*** TEXT SHOWN Section Begins ***

Thursday, October 16, 2008

The Ellensburg sky for the week of 10/18/08

Saturday: “It’s a wonderful day in the neighborhood.” Constellations can be considered neighborhoods in the nighttime sky. But, the stars in those constellations are not necessarily neighbors in real life. For example, the bright stars in the constellation Cassiopeia range from 19 to over 10,000 light years away from Earth. One constellation that consists of real neighbors is Ursa Major. Or, more specifically, the Big Dipper. Five stars in the Big Dipper are all moving in the same direction in space, are about the same age and are all about 80 light years from Earth. “Please won’t you be my neighbor?” Skat, the third brightest star in the constellation Aquarius is a neighbor to these five Big Dipper stars, all of which are about 30 light years from each other. They are thought to have originated in the same nebula about 500 million years ago. Just like human children do, these child stars are slowly moving away from home. Skat is about three fists held upright and at arm’s length above due south at 10 p.m. The much brighter Fomalhaut is a fist and a half below Skat. And, it’s not fun being below Skat.

*** TEXT SHOWN Section Ends ***
*** EXTRACTED ENTRIES Section Begins ***

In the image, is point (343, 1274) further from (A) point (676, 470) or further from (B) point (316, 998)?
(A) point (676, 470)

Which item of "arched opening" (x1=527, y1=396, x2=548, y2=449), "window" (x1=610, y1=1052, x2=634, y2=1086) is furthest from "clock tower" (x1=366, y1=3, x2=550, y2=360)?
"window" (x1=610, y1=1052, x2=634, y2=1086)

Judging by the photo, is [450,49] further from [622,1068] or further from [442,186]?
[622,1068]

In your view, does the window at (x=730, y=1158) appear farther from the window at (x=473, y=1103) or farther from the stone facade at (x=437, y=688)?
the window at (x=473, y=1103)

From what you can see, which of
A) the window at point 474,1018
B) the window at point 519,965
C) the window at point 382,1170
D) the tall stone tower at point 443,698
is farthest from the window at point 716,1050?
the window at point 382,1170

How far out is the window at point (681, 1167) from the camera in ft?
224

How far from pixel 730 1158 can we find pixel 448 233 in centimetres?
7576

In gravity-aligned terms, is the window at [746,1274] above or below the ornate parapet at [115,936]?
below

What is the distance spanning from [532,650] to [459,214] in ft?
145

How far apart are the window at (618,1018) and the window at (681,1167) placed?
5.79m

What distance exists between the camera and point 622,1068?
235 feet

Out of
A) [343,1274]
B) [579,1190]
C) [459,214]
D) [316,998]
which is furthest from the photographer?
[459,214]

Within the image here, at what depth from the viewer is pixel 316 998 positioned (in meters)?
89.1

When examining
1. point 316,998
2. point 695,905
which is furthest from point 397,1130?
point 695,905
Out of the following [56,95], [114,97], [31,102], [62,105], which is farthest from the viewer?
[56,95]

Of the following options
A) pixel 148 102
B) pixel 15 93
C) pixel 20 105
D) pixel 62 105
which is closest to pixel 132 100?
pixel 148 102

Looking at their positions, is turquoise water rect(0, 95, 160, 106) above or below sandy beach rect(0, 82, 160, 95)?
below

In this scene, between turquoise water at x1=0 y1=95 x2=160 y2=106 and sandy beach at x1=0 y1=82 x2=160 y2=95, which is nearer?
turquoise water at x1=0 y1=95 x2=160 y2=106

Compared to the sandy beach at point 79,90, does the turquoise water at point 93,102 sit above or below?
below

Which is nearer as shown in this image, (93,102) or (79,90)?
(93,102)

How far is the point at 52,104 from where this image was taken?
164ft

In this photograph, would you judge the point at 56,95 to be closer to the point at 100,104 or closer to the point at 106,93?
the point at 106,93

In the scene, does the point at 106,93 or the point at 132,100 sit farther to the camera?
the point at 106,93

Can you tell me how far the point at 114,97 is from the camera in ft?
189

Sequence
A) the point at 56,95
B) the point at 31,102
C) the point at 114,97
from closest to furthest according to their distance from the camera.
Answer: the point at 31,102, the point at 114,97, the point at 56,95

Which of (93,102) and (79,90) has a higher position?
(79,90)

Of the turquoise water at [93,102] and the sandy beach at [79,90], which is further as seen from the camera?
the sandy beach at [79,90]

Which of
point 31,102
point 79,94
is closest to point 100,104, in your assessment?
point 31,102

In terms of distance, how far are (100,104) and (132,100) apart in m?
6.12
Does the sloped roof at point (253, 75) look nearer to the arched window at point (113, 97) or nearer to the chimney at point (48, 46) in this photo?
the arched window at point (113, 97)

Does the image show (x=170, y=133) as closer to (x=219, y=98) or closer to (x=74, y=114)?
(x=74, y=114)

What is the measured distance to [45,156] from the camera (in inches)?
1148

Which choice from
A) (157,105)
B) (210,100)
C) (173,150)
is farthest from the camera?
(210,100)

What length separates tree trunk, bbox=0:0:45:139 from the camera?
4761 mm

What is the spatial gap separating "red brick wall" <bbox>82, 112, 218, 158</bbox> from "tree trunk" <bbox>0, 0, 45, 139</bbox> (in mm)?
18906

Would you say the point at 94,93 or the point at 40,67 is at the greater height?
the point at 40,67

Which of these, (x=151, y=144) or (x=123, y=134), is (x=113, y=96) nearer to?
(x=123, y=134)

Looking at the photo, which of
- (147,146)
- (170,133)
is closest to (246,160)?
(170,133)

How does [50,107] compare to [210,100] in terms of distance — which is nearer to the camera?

*** EXTRACTED ENTRIES Section Ends ***

> TASK PROMPT
According to the Ellensburg sky column, how far from Earth are the five Big Dipper stars that move in the same direction? Please answer in a few words.

> EXERCISE ANSWER
About 80 light years.